Quoted passage:
The Microsoft account
All email accounts issued by Microsoft to the general public are now considered Microsoft accounts, and there is a single website at which to access all of them.
Microsoft-issued email accounts include email addresses @hotmail.com, @outlook.com, @live.com, @msn.com, @webtv.com, and many more.
When used as Microsoft accounts, they’re your primary identification to a variety of online services, including email, OneDrive, and more, as well as (optionally) the login ID for your Windows installation.
To access any of those email accounts, you log in to the outlook.com website with your email address and password.
Unless, of course, you can’t.
Microsoft, Outlook.com, and travel
In recent years, the biggest problem accessing Microsoft accounts by far has been travel-related. The scenario looks like this.
- You have a Microsoft email account you access via outlook.com.
- You have a telephone number associated with that account for recovery purposes.
- You travel overseas.

Work item: Can you return the passage on Microsoft accounts and travel word for word, in full? The listing after this passage is separate material.

Information supplied:

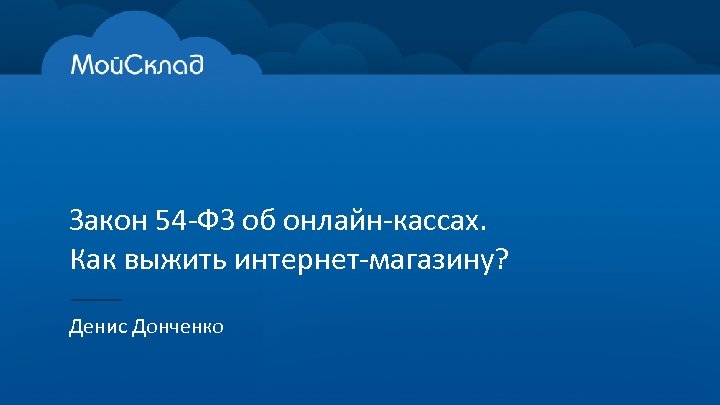 МойСклад

Закон 54-ФЗ об онлайн-кассах.
Как выжить интернет-магазину?

Денис Донченко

Solution to the problem:
The Microsoft account
All email accounts issued by Microsoft to the general public are now considered Microsoft accounts, and there is a single website at which to access all of them.
Microsoft-issued email accounts include email addresses @hotmail.com, @outlook.com, @live.com, @msn.com, @webtv.com, and many more.
When used as Microsoft accounts, they’re your primary identification to a variety of online services, including email, OneDrive, and more, as well as (optionally) the login ID for your Windows installation.
To access any of those email accounts, you log in to the outlook.com website with your email address and password.
Unless, of course, you can’t.
Microsoft, Outlook.com, and travel
In recent years, the biggest problem accessing Microsoft accounts by far has been travel-related. The scenario looks like this.
- You have a Microsoft email account you access via outlook.com.
- You have a telephone number associated with that account for recovery purposes.
- You travel overseas.